His little purple face pooched in disappointment, “But I wanted to be in the show. Elaina and Joanna get to stay up…”

“Your cousins are a squeak older than you, little Schatz,” Caleb remined him but he could already feel himself relenting. He never had much of a backbone when it came to his ball of sunshine.

“I went to see daddy,” Trinket rested his head on Caleb’s shoulder, “Just to make sure he wasn’t nervous for the show.”

Caleb felt a rush of fondness and kissed the top of his head, stroking back the curls he’d inherited from Molly in a colour inherited from himself, “Was daddy nervous?”

“No, cos I have him a big hug and kiss,” Trinket sounded very pleased with himself, “And he let me play with his make up.”

“Ah…” he hadn’t noticed in the low light. And yes, now the shoulder of his shirt was covered in glitter.

Such were the joys of being a father.

And there were so many joys, glitter being the least of them.
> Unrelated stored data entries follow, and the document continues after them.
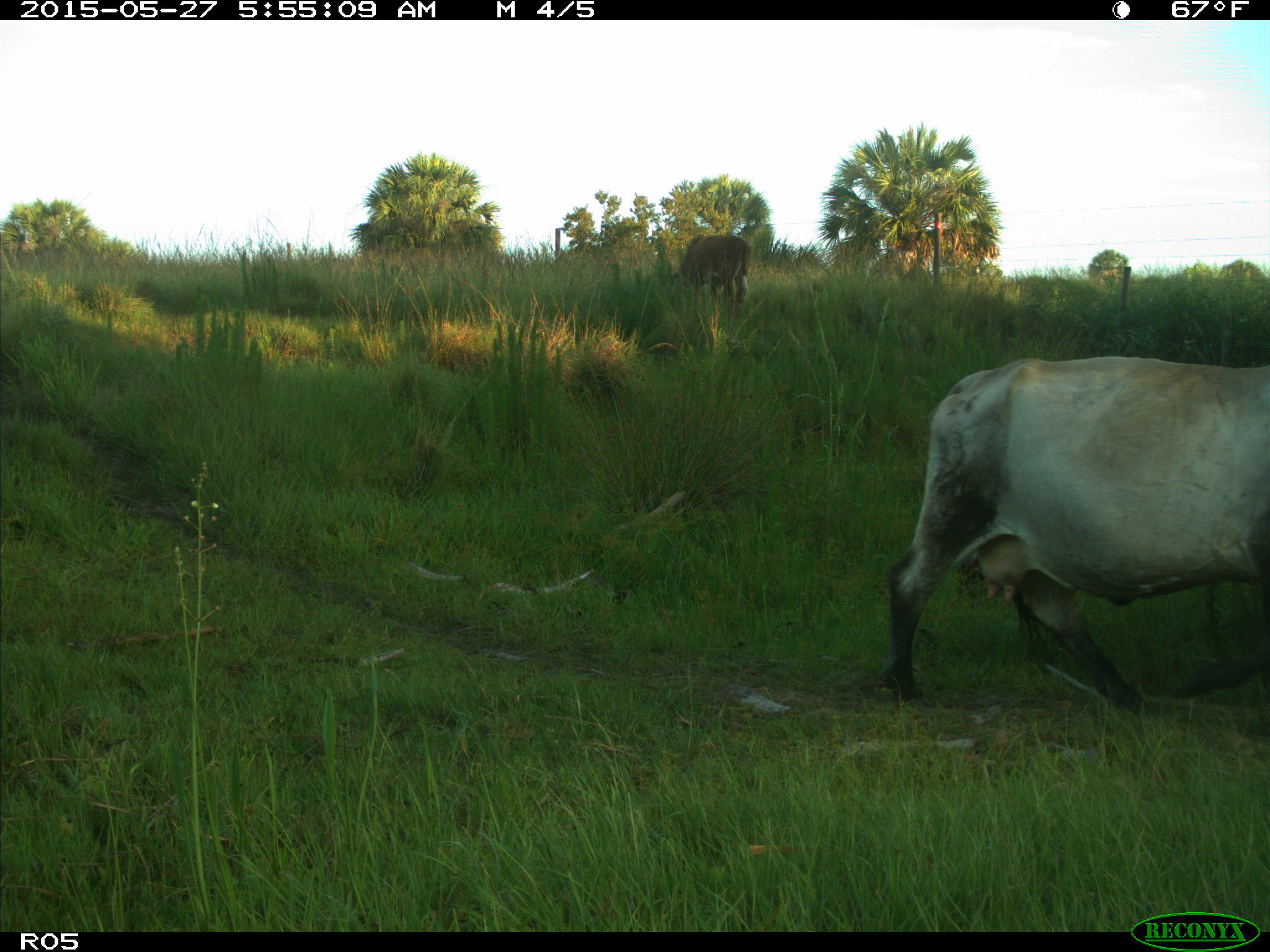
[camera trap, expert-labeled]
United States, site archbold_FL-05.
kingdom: Animalia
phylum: Chordata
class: Mammalia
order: Artiodactyla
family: Bovidae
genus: Bos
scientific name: Bos taurus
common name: domestic cow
Since the first time he’d held Trinket in his arms, he’d found depths of love inside himself he’d never knew existed. And a tolerance for mess.

“Show’s going to start soon, my little Schatz, are you going to stay here and help me with my magic?” Caleb knew when to drop the mask of trying to be a stern parent. At least he’d made the effort.

Trinket beamed, showing off his fangs that would never be as big and sharp as his daddy’s but could smile just as brightly.

 

Caleb had always loved the show but he loved it even more when he could see it through his son’s eyes.

He was so wrapped up in it, in the way he gasped and kicked excitedly and pulled on his coat to point out all his aunties and uncles, that Caleb almost missed his cue.

There was still that prickle of anxiety every time he stepped out under the eyes of the audience. But he knew he could look out there and see Molly, right in the centre of the stage under the spotlight, arm outstretched towards him.

“…and finally, a round of applause please for our talented arcanist and my husband, Mr Caleb Widogast!” Molly’s eyes widened a little in surprise when he saw Trinket clinging like a koala to his husband’s back but he didn’t even pause, “And his spectacular assistant, Trinket!”

Caleb laughed with everyone else as he stepped up to take Molly’s hand, right in his place amongst the rest of the troupe. One of the family, right where he belonged. They all bowed deeply, perfectly in time.

“We have been The Fletching and Moondrop Travelling Carnival of Curiosities,” Molly called out, threading his fingers through Caleb’s and kissing Trinket’s pudgy cheek, “A very good night to you all!”